§ Given text
## begin
# Beastmen in 40k?



## Cuinlan (Dec 22, 2009)

I know there are Beastmen in 40k (based on Lexicanum and other sources), but are these the same Beastmen from the Warhammer universe? I ask because I'd like to feature them in some Homebrew fluff, but I don't see the blood thirsty furry guys with lasguns... They just don't fit the profile of the shooty type :/


----------



## Davidicus 40k (Jun 4, 2010)

Eh, good question. I think they've more or less been covered by the very specific and not at all ambiguous label of "the mutant" in 40k, so you could have some cult of "beastmen" mutants shooting lasguns.

I'm no lore expert, though .


----------



## NiceGuyEddy (Mar 6, 2010)

I cant think of any off hand but chaos works in mysterious ways...


----------



## Cuinlan (Dec 22, 2009)

Eh, I think I'll just go the Orky route and make them feral. Give the SM recruits something to scratch at k:


----------



## shaantitus (Aug 3, 2009)

In the ancient fluff the beastmen were available to the imperial guard. The even came inas standard in the epic scale IG boxed set. In later editions they have been moved over to chaos and are no longer accepted by the imperium(see comment above re-mutants) However i guess there can be good and bad mutants so i see no reason why you cannot use them in your fluff.


----------



## Cuinlan (Dec 22, 2009)

I was planning on them to be evil like in WFB, they would be on my SM Chapters homeworld. Like the trolls on Fenris or the scorpions on Baal. The article on lexicanum caught my eye and the question came up, thanks everyone  

P.S. Beastmen wouldn't be fun with lasguns any way. GOATS FOR THE... Goat God?


----------



## kaled (Jun 24, 2008)

As I understand it, there are two general groups of beastmen - the bestial mutated followers of Chaos, and abhumans whose features have taken on a somewhat bestial appearance (but who don't have actual goat heads) having evolved or been mutated by natural, rather than Chaotic, processes.
## end
§ Set of tasks
**a.** In the forum thread on Beastmen in 40k, retype everything from "## Davidicus 40k" down to "in mysterious ways...".
**b.** In the Beastmen thread, which boxed set does shaantitus say included beastmen as standard in the ancient fluff?
**c.** Carry on the forum thread about Beastmen in 40k from the point where it stops.

§ Dataset
## begin
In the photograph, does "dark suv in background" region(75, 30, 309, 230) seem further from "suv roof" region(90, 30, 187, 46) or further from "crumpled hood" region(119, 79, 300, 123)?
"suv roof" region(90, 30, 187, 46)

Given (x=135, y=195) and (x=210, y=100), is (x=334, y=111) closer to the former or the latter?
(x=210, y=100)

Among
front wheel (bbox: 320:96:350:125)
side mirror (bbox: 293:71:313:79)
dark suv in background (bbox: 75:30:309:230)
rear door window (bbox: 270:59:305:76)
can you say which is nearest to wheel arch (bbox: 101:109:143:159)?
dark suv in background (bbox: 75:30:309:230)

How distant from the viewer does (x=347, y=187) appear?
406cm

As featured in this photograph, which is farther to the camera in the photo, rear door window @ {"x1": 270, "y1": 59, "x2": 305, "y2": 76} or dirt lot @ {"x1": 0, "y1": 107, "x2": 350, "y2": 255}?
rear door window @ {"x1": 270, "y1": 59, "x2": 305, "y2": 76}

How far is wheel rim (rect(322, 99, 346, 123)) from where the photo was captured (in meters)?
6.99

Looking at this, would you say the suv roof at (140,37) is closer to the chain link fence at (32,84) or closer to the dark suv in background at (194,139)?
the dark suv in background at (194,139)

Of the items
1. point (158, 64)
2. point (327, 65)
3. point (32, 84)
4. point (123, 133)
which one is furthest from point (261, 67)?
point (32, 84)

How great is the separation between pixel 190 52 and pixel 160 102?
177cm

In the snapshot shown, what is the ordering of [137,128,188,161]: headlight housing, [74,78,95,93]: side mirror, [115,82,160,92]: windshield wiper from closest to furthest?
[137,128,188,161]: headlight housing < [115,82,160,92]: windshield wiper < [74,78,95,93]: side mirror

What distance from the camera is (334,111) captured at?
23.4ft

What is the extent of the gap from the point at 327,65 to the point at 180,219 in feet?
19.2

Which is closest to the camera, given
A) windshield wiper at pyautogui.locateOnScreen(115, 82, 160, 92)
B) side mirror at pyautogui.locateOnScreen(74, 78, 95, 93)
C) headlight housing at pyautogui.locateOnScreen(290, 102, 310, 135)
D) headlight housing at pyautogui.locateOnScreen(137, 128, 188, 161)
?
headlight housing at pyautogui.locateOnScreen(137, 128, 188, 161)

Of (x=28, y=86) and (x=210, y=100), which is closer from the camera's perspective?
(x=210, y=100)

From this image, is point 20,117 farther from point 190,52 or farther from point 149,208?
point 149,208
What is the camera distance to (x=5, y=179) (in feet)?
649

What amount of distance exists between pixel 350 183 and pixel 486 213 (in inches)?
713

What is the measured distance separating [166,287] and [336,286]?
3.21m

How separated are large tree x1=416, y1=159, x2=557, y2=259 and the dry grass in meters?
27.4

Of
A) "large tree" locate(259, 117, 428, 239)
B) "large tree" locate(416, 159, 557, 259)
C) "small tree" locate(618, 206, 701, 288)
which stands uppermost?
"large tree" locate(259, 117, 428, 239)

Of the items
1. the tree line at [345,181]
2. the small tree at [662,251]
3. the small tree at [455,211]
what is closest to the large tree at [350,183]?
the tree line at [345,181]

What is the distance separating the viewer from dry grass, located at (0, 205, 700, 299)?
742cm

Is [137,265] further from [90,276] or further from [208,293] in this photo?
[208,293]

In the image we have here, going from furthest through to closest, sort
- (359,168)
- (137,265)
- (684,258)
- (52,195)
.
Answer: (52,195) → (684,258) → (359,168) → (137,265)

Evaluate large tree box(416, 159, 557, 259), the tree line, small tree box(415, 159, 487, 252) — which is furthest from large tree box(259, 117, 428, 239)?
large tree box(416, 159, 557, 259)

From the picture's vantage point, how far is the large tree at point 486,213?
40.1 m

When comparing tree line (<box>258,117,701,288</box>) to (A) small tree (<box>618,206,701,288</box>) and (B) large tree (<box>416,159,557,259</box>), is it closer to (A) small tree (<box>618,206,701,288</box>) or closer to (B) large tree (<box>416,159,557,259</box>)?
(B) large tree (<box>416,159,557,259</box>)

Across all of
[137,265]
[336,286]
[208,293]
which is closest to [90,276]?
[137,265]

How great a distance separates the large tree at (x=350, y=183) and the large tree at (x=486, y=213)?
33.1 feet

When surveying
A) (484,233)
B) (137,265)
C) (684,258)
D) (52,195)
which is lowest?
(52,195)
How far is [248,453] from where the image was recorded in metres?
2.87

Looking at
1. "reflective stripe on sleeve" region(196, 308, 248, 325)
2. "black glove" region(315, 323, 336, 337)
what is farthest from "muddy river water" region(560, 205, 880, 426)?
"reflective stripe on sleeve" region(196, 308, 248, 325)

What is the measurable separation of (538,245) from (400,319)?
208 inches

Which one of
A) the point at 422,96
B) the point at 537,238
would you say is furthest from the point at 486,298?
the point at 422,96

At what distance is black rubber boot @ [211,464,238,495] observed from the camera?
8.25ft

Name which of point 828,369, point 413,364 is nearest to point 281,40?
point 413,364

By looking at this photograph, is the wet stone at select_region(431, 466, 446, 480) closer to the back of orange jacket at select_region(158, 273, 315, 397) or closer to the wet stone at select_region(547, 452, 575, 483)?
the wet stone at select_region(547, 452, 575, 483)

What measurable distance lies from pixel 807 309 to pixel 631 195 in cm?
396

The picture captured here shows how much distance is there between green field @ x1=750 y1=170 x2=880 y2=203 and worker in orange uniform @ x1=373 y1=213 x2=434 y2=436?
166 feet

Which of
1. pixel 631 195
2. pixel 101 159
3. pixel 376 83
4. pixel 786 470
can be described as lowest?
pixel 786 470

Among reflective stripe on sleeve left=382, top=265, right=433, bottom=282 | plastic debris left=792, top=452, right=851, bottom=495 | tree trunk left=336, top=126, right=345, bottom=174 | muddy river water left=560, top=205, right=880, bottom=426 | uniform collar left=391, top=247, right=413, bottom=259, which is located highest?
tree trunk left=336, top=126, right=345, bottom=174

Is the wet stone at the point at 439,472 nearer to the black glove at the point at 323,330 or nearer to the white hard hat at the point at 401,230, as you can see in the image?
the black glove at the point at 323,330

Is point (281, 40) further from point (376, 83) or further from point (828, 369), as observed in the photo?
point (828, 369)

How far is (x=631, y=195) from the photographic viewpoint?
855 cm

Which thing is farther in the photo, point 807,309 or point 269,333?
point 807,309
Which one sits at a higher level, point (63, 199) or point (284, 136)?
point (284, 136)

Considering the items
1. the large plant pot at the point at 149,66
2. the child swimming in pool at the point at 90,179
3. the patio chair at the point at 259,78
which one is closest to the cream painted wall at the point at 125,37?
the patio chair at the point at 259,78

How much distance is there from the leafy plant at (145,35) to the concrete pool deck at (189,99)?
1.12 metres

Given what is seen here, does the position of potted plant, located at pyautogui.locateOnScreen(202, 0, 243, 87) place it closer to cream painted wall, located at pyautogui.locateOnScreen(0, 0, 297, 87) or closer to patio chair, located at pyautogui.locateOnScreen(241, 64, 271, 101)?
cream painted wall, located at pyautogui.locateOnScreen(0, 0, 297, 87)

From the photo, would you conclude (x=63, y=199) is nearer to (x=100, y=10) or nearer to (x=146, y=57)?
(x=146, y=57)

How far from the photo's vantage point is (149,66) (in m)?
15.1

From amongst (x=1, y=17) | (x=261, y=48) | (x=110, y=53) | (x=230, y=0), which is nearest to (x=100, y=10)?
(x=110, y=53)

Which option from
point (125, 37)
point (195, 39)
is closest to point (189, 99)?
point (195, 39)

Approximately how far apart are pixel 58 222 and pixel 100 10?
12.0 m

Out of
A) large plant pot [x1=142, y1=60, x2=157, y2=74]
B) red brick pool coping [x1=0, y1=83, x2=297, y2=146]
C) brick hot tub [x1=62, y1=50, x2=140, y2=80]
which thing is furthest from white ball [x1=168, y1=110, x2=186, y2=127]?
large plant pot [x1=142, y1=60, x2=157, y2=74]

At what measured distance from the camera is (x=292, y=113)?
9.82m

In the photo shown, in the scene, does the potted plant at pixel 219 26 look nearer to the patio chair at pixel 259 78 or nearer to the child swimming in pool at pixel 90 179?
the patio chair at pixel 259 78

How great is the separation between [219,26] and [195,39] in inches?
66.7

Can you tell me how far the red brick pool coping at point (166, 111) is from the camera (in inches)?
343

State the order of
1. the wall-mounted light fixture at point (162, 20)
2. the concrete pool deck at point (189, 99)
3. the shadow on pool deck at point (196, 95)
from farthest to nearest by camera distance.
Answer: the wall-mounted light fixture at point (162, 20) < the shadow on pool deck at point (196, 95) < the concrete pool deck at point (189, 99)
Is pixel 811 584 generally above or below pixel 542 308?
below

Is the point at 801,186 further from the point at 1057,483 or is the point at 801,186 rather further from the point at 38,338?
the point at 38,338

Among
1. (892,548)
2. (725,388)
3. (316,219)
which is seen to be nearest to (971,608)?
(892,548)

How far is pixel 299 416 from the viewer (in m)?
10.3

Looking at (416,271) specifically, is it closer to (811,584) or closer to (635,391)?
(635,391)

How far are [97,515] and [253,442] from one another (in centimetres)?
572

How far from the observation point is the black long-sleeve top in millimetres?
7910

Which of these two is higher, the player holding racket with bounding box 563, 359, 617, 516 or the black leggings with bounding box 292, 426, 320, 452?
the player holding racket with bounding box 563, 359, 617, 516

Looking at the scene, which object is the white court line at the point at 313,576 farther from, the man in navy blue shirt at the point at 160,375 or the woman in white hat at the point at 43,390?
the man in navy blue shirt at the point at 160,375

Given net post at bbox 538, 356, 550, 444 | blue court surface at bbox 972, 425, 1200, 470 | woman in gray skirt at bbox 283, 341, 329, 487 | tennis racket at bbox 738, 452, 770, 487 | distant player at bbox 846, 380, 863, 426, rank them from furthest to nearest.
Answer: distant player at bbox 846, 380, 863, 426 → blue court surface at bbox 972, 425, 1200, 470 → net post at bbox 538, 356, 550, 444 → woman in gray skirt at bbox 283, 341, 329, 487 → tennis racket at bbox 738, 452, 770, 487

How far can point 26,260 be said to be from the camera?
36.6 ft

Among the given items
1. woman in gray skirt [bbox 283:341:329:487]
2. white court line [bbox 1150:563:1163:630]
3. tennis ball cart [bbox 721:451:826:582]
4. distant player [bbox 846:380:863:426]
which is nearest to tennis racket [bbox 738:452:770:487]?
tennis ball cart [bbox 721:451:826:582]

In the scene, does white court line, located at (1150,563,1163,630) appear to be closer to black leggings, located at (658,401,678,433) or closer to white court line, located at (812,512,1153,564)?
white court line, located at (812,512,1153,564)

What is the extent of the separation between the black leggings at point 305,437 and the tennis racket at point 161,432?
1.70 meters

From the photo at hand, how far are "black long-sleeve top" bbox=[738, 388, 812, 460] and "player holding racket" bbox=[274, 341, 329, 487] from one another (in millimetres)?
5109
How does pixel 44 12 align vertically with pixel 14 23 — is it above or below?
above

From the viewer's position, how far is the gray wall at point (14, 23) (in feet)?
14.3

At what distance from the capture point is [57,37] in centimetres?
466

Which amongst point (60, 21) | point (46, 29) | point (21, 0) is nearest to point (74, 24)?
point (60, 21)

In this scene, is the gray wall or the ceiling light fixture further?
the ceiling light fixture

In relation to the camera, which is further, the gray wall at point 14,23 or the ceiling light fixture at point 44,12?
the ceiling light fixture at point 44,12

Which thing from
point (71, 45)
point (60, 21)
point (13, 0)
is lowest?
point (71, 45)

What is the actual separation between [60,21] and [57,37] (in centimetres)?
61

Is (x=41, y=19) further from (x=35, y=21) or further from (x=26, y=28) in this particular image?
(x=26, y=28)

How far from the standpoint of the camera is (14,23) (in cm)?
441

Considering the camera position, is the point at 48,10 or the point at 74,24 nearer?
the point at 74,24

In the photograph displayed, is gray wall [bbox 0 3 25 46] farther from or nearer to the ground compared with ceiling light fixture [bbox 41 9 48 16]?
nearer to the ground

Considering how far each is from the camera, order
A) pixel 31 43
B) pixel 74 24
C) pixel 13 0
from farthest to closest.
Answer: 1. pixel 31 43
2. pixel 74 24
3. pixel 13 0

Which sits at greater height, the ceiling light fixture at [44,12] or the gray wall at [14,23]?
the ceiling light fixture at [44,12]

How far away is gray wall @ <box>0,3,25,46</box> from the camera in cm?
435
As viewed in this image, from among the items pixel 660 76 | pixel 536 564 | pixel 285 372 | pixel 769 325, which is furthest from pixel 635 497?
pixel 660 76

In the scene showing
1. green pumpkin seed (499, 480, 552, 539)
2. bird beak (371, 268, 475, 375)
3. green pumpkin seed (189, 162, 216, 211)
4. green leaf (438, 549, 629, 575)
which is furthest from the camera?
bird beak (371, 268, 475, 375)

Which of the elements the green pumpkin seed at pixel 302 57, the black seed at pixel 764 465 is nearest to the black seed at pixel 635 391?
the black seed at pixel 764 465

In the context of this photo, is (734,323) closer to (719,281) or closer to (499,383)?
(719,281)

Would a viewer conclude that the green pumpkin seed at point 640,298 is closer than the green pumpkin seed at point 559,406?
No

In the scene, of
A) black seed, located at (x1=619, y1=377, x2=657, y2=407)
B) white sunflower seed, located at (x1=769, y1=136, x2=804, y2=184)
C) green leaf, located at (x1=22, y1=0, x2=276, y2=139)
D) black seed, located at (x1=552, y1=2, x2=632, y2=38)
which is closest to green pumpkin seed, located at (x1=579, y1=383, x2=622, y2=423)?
## end
§ Results for each task
**a.**
## Davidicus 40k (Jun 4, 2010)

Eh, good question. I think they've more or less been covered by the very specific and not at all ambiguous label of "the mutant" in 40k, so you could have some cult of "beastmen" mutants shooting lasguns.

I'm no lore expert, though .


----------



## NiceGuyEddy (Mar 6, 2010)

I cant think of any off hand but chaos works in mysterious ways...

**b.** The epic scale IG boxed set.

**c.**
The former obviously wouldn't be in an Imperial army, the latter may be - abhumans are regularly used by the Imperium, for example ogryns, ratlings and so on. There was a WD article a while ago that had rules for a few different types of abhuman including the 'beastman' type - I'm sure someone can provide an issue number.


----------



## Cuinlan (Dec 22, 2009)

Thank you very much, I now have a question about Chaos Beastmen on a SM Homeworld. How powerful do you think the goatmen are in terms of harnessing the four powers? Do you think they have enough psychic ability to summon demons? Or are they just the marauding "we're furry with horns and like chaos!" faction? Btw I plan on making them target practice for marines but the question came up :grin:


----------



## Vaz (Mar 19, 2008)

Not very. They are beastmen for a reason - it gives them the strength to overcome the enemy without requiring too much favour, but those truly favoured by the gods (in particular Khorne - the Favoured of Khorne list in Imperial Armour VI were the beastmen) are likely to be put on the way to Daemon Princedom.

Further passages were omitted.